[Entries on spatial positioning]
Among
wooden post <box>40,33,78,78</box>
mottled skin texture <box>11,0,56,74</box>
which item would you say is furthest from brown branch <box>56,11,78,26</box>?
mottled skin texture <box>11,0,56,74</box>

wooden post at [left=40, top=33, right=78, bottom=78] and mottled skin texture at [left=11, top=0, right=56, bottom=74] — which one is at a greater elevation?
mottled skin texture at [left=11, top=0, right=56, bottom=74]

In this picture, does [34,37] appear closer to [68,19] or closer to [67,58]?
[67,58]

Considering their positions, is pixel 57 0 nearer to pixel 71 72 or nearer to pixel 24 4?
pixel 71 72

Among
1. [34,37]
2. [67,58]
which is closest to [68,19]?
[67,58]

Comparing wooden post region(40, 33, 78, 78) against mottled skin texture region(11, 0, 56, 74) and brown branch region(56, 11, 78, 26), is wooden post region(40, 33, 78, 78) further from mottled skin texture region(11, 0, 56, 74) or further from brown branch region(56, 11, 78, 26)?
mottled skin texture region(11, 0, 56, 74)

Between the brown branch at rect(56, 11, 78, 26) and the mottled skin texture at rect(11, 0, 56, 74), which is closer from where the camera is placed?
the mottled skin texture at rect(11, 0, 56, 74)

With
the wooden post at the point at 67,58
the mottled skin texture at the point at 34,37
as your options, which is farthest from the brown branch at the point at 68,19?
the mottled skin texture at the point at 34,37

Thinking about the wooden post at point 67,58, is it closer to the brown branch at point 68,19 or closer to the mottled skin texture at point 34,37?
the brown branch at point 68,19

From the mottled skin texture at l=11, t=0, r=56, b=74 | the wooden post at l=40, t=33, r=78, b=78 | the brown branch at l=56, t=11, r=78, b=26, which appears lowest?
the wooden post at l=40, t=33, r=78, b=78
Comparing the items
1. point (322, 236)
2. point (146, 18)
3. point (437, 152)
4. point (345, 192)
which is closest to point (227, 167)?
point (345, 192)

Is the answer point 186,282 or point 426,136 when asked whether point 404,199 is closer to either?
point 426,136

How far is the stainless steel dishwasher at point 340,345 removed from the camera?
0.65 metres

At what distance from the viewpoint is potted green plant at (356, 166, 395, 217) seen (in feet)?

# [EXERCISE DETAILS]
Copy out all of the data above word for word, keeping every line as it appears.

# [FULL RESPONSE]
Among
wooden post <box>40,33,78,78</box>
mottled skin texture <box>11,0,56,74</box>
which item would you say is furthest from brown branch <box>56,11,78,26</box>?
mottled skin texture <box>11,0,56,74</box>

wooden post at [left=40, top=33, right=78, bottom=78] and mottled skin texture at [left=11, top=0, right=56, bottom=74] — which one is at a greater elevation?
mottled skin texture at [left=11, top=0, right=56, bottom=74]

In this picture, does [34,37] appear closer to [68,19] or closer to [67,58]?
[67,58]

Considering their positions, is pixel 57 0 nearer to pixel 71 72 or nearer to pixel 24 4?
pixel 71 72

Among
1. [34,37]
2. [67,58]
which is closest to [68,19]?
[67,58]

Comparing wooden post region(40, 33, 78, 78) against mottled skin texture region(11, 0, 56, 74) and brown branch region(56, 11, 78, 26), is wooden post region(40, 33, 78, 78) further from mottled skin texture region(11, 0, 56, 74) or further from brown branch region(56, 11, 78, 26)?
mottled skin texture region(11, 0, 56, 74)

Between the brown branch at rect(56, 11, 78, 26) and the mottled skin texture at rect(11, 0, 56, 74), which is closer from where the camera is placed?
the mottled skin texture at rect(11, 0, 56, 74)

With
the wooden post at the point at 67,58
the mottled skin texture at the point at 34,37
as your options, which is farthest from the brown branch at the point at 68,19?
the mottled skin texture at the point at 34,37

Thinking about the wooden post at point 67,58, is it closer to the brown branch at point 68,19 or closer to the mottled skin texture at point 34,37?
the brown branch at point 68,19

From the mottled skin texture at l=11, t=0, r=56, b=74 | the wooden post at l=40, t=33, r=78, b=78 | the brown branch at l=56, t=11, r=78, b=26, which appears lowest?
the wooden post at l=40, t=33, r=78, b=78
Comparing the items
1. point (322, 236)
2. point (146, 18)
3. point (437, 152)
4. point (345, 192)
which is closest to point (227, 167)?
point (345, 192)

Is the answer point 186,282 or point 426,136 when asked whether point 404,199 is closer to either?
point 426,136

How far is the stainless steel dishwasher at point 340,345 removed from the camera?
0.65 metres

At what distance from the viewpoint is potted green plant at (356, 166, 395, 217) seen (in feet)?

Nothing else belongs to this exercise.